The problem →
Below are some records. Say how many of their lines contain the string "conditions", and give nothing but the number.

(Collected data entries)
• • • • • • •

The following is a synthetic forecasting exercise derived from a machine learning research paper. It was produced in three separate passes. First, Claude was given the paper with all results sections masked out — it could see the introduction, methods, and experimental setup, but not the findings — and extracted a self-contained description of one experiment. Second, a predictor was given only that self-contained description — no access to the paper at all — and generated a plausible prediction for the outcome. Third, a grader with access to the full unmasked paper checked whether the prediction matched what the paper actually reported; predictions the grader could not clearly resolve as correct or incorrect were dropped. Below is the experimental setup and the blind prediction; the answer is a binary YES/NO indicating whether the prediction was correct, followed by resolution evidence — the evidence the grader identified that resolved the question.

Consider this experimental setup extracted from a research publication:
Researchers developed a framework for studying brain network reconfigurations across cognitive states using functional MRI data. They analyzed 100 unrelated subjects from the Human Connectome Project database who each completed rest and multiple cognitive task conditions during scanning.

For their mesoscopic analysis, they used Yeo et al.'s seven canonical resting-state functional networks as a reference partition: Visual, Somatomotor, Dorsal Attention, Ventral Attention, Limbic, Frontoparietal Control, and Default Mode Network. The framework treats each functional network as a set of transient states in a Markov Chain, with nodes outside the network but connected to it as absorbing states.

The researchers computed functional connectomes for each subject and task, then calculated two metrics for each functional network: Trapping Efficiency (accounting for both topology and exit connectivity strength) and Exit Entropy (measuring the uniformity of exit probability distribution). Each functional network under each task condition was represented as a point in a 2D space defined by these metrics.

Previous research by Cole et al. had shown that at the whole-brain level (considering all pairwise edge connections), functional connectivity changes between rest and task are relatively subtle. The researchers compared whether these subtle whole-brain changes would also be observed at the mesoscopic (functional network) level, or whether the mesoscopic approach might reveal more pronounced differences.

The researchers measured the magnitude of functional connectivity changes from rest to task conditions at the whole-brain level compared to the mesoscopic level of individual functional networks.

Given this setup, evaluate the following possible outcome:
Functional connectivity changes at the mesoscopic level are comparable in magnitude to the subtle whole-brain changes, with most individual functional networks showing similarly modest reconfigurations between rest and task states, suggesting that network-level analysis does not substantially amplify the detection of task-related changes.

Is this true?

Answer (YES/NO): NO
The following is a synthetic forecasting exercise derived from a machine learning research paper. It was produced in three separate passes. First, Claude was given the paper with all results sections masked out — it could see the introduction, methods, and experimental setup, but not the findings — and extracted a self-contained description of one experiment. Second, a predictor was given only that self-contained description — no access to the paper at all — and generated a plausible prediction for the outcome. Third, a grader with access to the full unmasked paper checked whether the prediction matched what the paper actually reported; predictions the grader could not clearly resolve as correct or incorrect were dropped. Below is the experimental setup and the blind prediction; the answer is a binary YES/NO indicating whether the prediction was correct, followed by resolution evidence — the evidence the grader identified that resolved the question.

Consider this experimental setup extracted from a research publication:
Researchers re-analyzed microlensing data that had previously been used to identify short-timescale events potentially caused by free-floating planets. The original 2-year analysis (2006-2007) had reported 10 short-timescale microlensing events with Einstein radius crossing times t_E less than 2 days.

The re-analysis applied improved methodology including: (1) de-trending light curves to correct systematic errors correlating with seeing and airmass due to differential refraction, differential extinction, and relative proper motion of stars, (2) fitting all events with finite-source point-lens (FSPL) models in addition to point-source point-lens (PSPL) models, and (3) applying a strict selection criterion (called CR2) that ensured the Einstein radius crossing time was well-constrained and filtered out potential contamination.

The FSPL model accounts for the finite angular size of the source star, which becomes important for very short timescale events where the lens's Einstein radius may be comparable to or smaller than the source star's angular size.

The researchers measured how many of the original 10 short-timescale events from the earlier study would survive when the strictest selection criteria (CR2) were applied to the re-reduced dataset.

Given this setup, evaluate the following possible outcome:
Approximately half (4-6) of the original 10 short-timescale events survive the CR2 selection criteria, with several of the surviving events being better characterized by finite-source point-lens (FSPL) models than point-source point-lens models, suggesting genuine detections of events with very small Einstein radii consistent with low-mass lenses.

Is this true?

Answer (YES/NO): YES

• • • • • • •

Exercise answer →
2